▶ [What you will do] Tally the lines in the listing below that contain the string "settlements". Give only the number.

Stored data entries
______

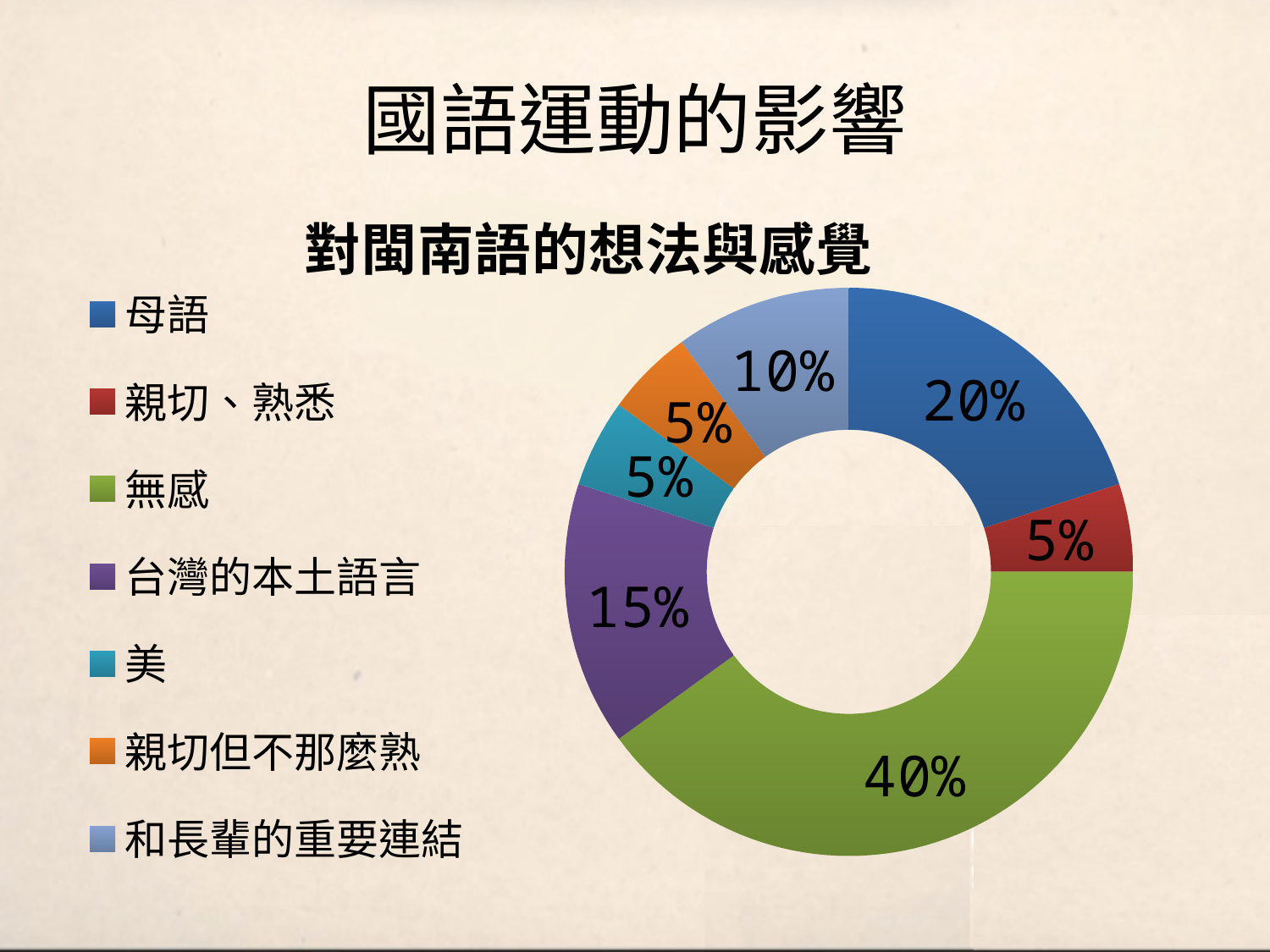
Which category has the largest share of the chart? 無感 What percentage of the chart is labelled 無感? 40% How many categories does the chart show? 7 What kind of chart is shown on the slide? Doughnut chart What percentage is shown for 和長輩的重要連結? 10% What percentage is shown for 台灣的本土語言? 15% What is the title of the chart? 對閩南語的想法與感覺 Which is larger, the share for 母語 or the share for 台灣的本土語言? 母語 What percentage is shown for 美? 5% What is the difference in percentage points between 無感 and 母語? 20 What is the difference in percentage points between 台灣的本土語言 and 和長輩的重要連結? 5 What percentage is shown for 母語? 20%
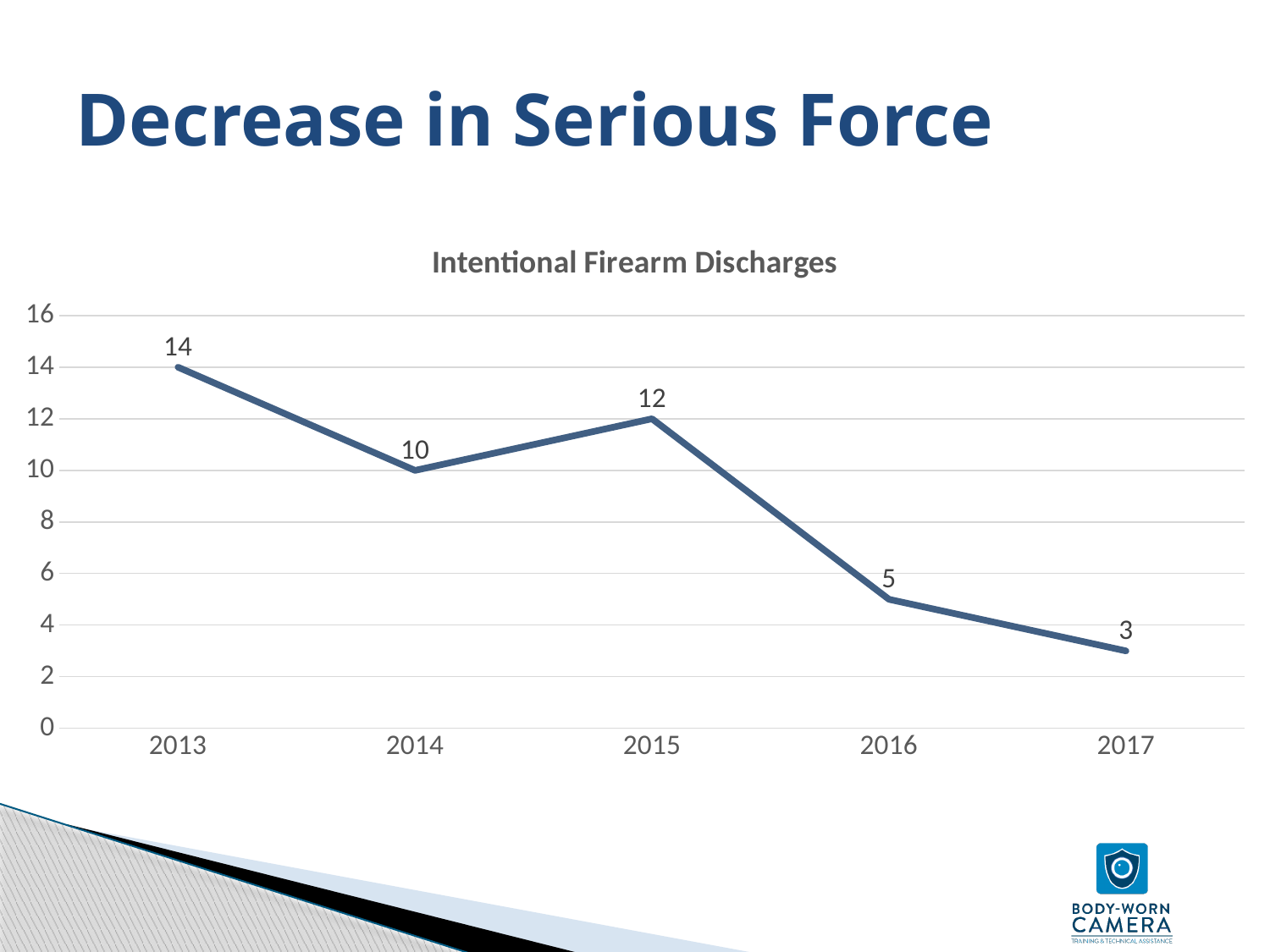
Which is larger, the value for 2014 or the value for 2015? 2015 How many years are plotted on the chart? 5 What is the value for 2013? 14 What kind of chart is shown? line chart What is the value for 2017? 3 Do the values generally rise or fall from 2013 to 2017? fall Which year has the highest value? 2013 What is the value for 2016? 5 What is the difference between the values for 2015 and 2016? 7 Which year has the lowest value? 2017 What is the title of the chart? Intentional Firearm Discharges What is the difference between the values for 2013 and 2017? 11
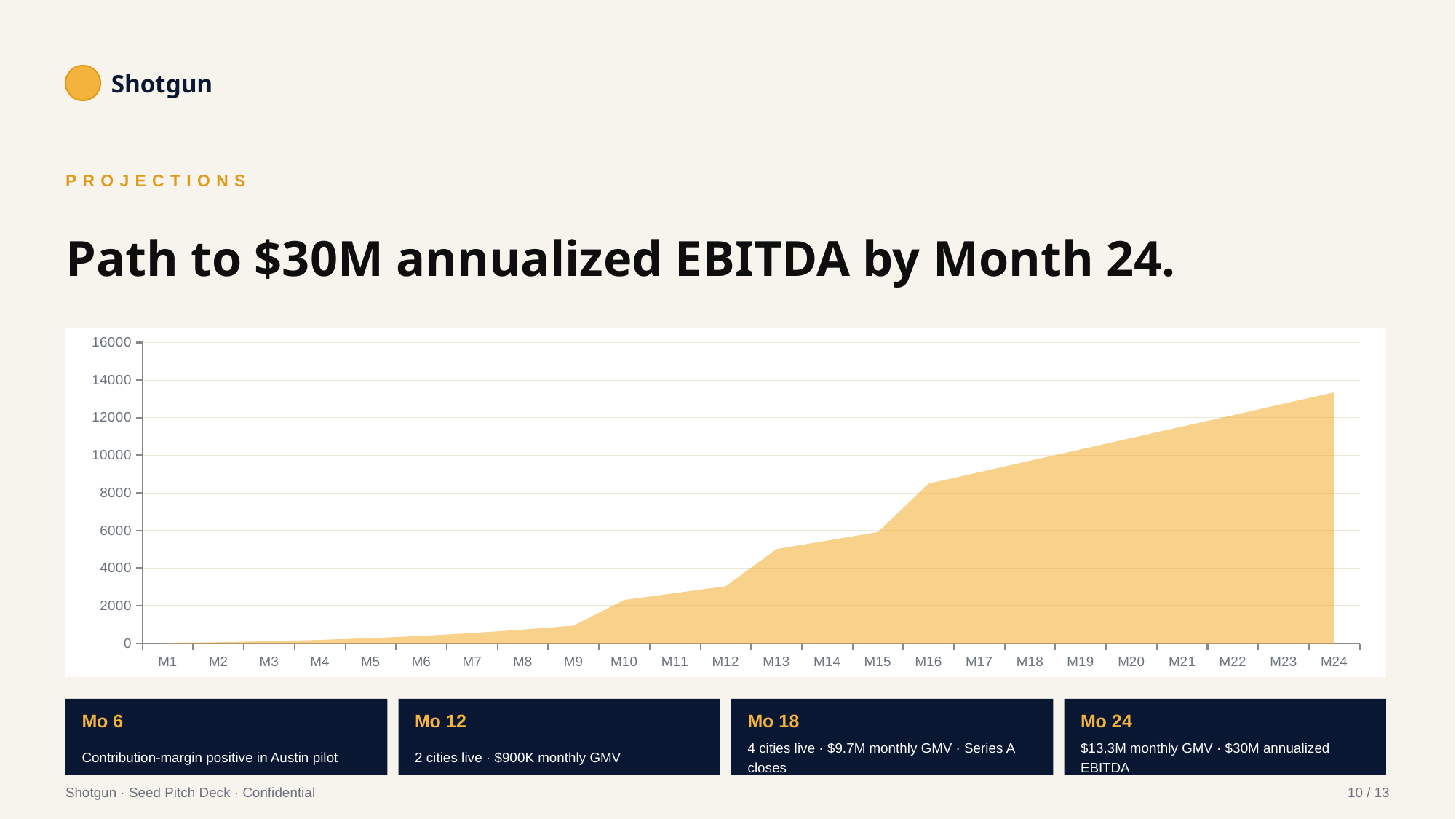
Is the value for M24 greater or less than 12000? greater Which is larger, the value for M16 or the value for M12? M16 Which month has the highest value in the chart? M24 What is the highest value shown on the chart's y axis? 16000 How many months are plotted along the x axis of the chart? 24 Is the value for M20 greater or less than 10000? greater Is the value for M9 greater or less than 2000? less What kind of chart is shown on the slide? area chart Do the values in the chart rise or fall from M1 to M24? rise Which month has the lowest value in the chart? M1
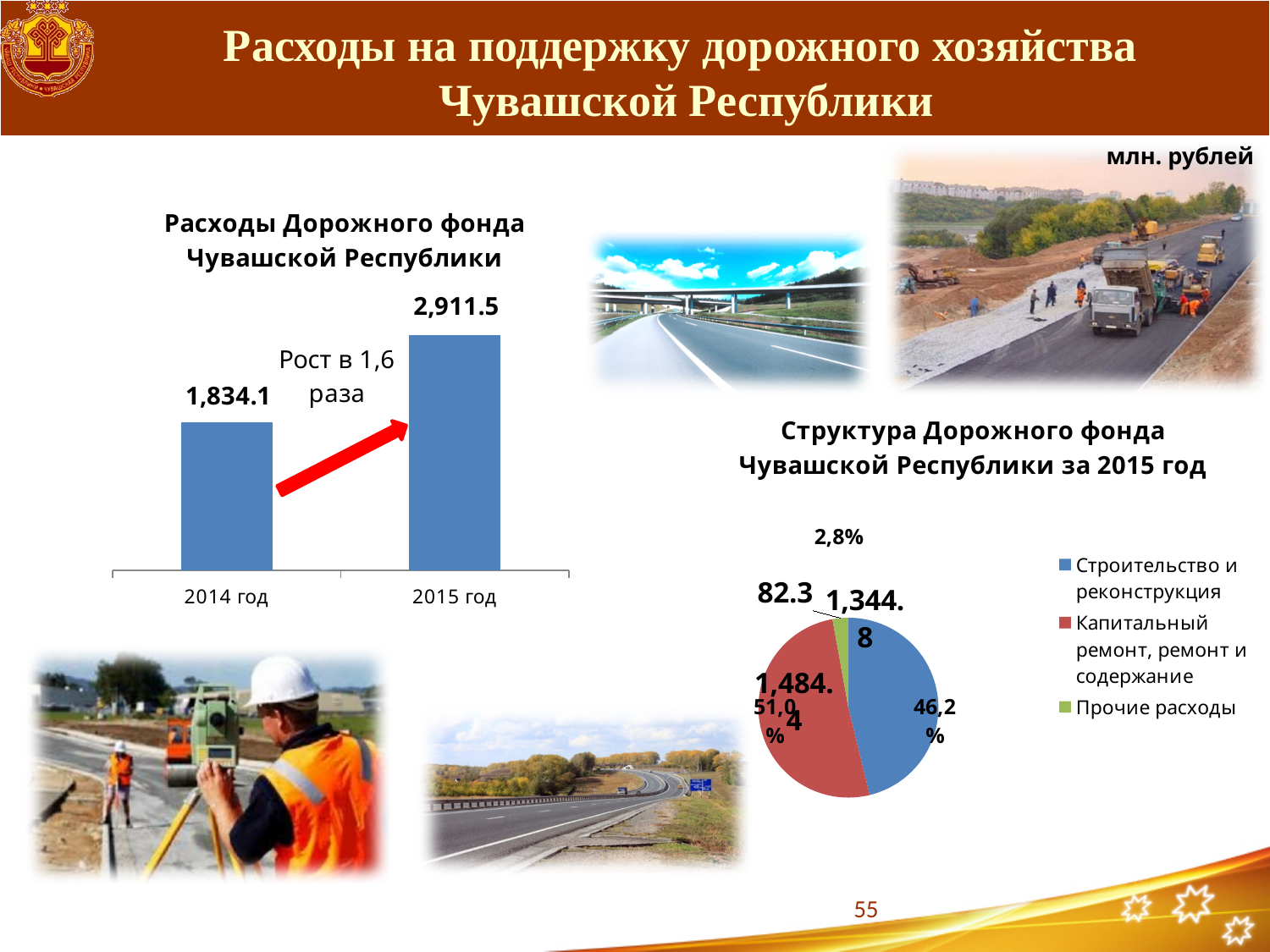
In the chart 'Расходы Дорожного фонда Чувашской Республики', which year has the higher value? 2015 год How many entries does the legend of the chart 'Структура Дорожного фонда Чувашской Республики за 2015 год' list? 3 In the chart 'Структура Дорожного фонда Чувашской Республики за 2015 год', which category has the largest slice? Капитальный ремонт, ремонт и содержание In the chart 'Структура Дорожного фонда Чувашской Республики за 2015 год', which colour represents 'Строительство и реконструкция'? blue In the chart 'Расходы Дорожного фонда Чувашской Республики', what is the value for 2015 год? 2,911.5 What kind of chart is 'Структура Дорожного фонда Чувашской Республики за 2015 год'? pie chart In the chart 'Расходы Дорожного фонда Чувашской Республики', what is the difference between the 2015 год and 2014 год values? 1,077.4 What kind of chart is 'Расходы Дорожного фонда Чувашской Республики'? bar chart In the chart 'Структура Дорожного фонда Чувашской Республики за 2015 год', what share of the pie is 'Прочие расходы'? 2,8% In the chart 'Расходы Дорожного фонда Чувашской Республики', what is the value for 2014 год? 1,834.1 In the chart 'Расходы Дорожного фонда Чувашской Республики', do the values rise or fall from 2014 год to 2015 год? rise How many bars are in the chart 'Расходы Дорожного фонда Чувашской Республики'? 2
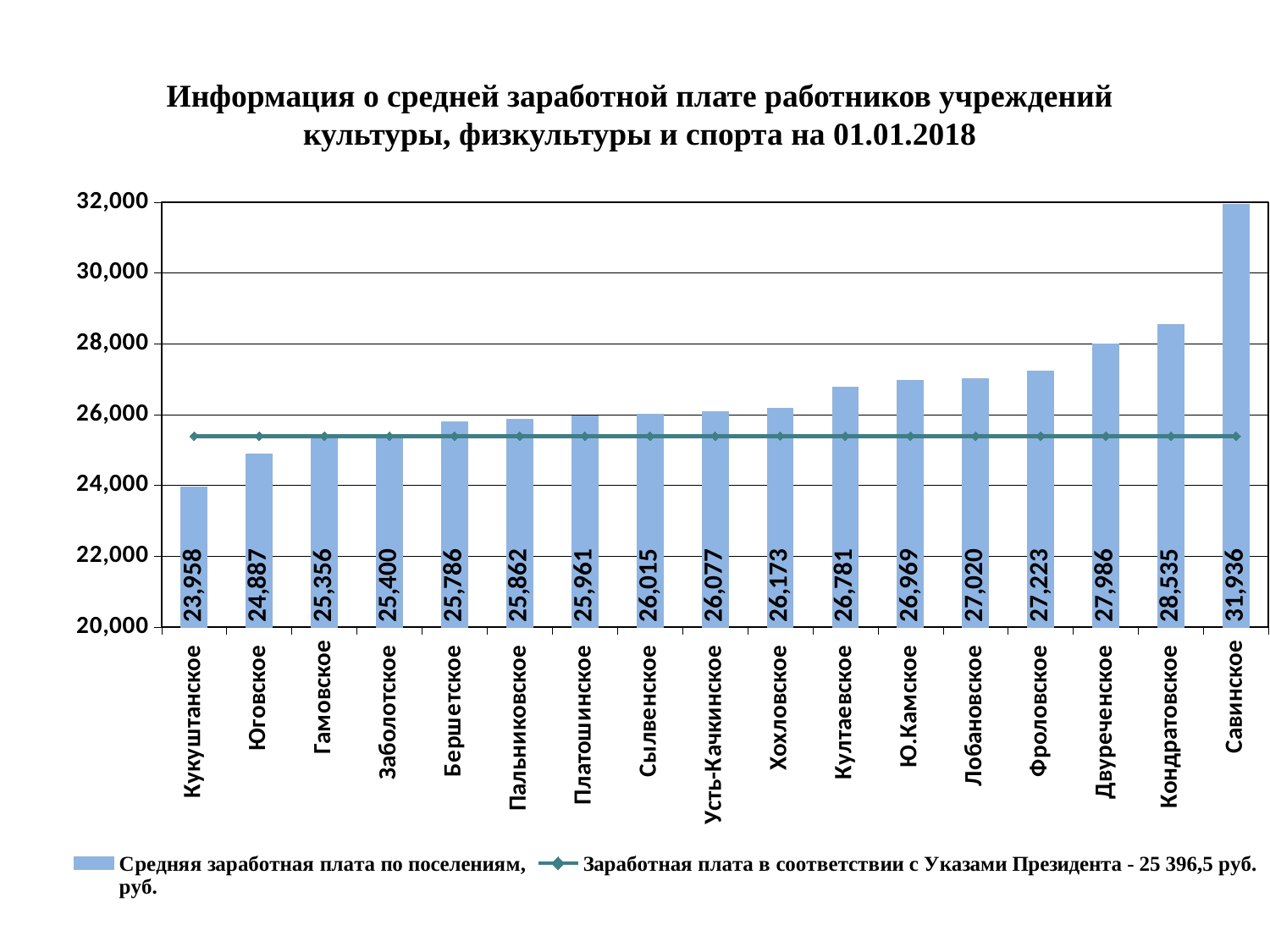
Which settlement has the highest average salary on the chart? Савинское How many settlements are shown on the x axis? 17 Which has a larger value, Фроловское or Хохловское? Фроловское What is the value shown for Лобановское? 27,020 What is the average salary value shown for Савинское? 31,936 Which settlement has the lowest average salary on the chart? Кукуштанское Is the value for Юговское greater or less than 26,000? less What is the value shown for Кукуштанское? 23,958 What is the difference between the values for Кондратовское and Двуреченское? 549 What kind of chart is used to show the average salary by settlement? bar chart What is the difference between the values for Савинское and Кукуштанское? 7,978 How many series does the legend list? 2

______

▶ [Final answer] 1